My dear friends,
On the last Sunday of July each year great crowds gather from all corners of Ireland and beyond to climb Croagh Patrick, Ireland’s holy mountain. About twenty thousand people usually travel to County Mayo on that day. With the assistance of a wooden staff in their hands and in the company of friends and strangers, they make their way up the two and a half thousand-foot mountain. Sometimes the weather is fine and sometimes not so and the last section of the climb is steep. Whatever the weather there is always a great feeling of solidarity and mutual support and a great spirit of friendliness in the experience.
The mountain itself is cone shaped and it stands out in a striking manner against the backdrop of the surrounding hills. Sweeping down to the sea, it dips its toes in the water of Clew Bay. It is a mountain that cries out to be climbed and people have been doing so for thousands of years, even before the coming of the Christian Gospel and the traditions of St. Patrick.
In the days of Jesus, the people of Gallilee came to realise that there was someone special in their midst. A young man had appeared who had special powers of healing. He spoke in ways that drew listeners. People wanted to listen and the crowds gathered. The people could see that this man could cure sicknesses. He seemed to understand life and had an air of authority about him which persuaded people that he was the genuine article, a saviour and not a showman.
Jesus knew all about the problems of being in the public eye. Words and actions are scrutinised. A person will be misreported and misrepresented. Enemies will seek to humiliate and destroy you in whatever way they can. King Herod Antipas, a vicious ruler, had just executed John the Baptist and so Jesus, his cousin, could very well be next in line. He leaves Herod’s territory and moves along the coast, hoping to find a quiet spot and quiet time for himself and his disciples. His boat is not far from shore so the crowds can track his movements. When he steps ashore they are waiting for him.
These people need to have their sickness healed; Jesus does that. They need guidance; Jesus offers them the word of life. They are hungry and need food; Jesus feeds them and teaches his disciples to feed them from the little they have. Health, education and welfare – common needs of all humankind – are attended to.
Mountains, high places like Croagh Patrick, and places apart can help us feel nearer to God. They can call people away from the grind of everyday life and invite us to look up to the skies. The experience can help us to get life into perspective and sort out the higher values of our earthly journey. “Pay attention, come to me, listen and your soul will live. Why spend money on what is not bread, your wages on what fails to satisfy?” This is how Isaiah puts it.
Paul puts it slightly differently. “Nothing can come between us and the love of Christ, even if we are troubled or worried or being persecuted, or lacking food or clothes, or being threatened or even attacked.” His former life was peppered with violence as he persecuted the Christians he now serves. Blinded on the road to Damascus he now opens his eyes to the world in a new way. Having experienced the love of the risen Lord he now opens his heart to others and tells them there is no reason to be afraid.

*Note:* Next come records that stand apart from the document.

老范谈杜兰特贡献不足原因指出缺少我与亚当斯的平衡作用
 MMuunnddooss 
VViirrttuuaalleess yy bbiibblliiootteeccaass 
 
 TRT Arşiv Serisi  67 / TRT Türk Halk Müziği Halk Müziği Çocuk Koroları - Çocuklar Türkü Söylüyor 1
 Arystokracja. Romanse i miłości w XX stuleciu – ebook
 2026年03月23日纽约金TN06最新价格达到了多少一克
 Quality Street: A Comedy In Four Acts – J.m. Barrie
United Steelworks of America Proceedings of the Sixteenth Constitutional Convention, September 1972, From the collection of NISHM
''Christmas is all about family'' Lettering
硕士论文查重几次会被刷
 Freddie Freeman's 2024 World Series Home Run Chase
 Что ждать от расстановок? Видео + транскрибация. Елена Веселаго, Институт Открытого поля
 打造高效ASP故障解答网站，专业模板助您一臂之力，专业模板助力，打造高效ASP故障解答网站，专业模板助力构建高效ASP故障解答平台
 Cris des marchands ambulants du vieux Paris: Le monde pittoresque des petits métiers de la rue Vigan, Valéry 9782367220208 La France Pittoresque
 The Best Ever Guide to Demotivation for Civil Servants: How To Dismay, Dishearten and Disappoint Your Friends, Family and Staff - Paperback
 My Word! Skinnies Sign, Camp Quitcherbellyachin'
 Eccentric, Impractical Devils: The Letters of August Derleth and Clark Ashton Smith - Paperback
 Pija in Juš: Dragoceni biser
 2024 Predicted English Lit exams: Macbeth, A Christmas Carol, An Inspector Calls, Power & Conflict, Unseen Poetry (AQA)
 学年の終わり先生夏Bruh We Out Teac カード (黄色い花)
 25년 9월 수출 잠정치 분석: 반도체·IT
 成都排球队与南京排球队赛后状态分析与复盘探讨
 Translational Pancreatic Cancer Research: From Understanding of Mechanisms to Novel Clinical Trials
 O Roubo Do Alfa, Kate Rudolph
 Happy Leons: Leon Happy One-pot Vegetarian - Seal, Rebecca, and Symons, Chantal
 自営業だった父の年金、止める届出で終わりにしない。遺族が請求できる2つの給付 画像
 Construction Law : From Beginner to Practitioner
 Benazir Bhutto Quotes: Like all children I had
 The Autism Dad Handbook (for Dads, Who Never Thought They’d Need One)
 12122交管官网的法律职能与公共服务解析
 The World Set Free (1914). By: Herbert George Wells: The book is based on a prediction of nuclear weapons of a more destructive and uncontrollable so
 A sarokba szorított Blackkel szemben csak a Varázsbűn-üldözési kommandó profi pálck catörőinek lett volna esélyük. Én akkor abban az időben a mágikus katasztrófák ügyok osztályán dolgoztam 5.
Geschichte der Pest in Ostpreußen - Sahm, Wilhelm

“He took the five loaves and the two fish, raised his eyes to heaven and said the blessing. They all ate as much as they wanted and they collected the scraps remaining.” When Jesus saw the crowds he knew what they were looking for. His need for peace and solitude was superseded by his compassion for those who had climbed the mountain with family and friends in search of healing and nourishment. Although Jesus and his disciples are tired, deprived of their peace and only have enough food for themselves, still – with the blessing of God – they find they have sufficient resources to match the needs of the people. “Listen, listen to me and you will have good things to eat and rich food to enjoy.”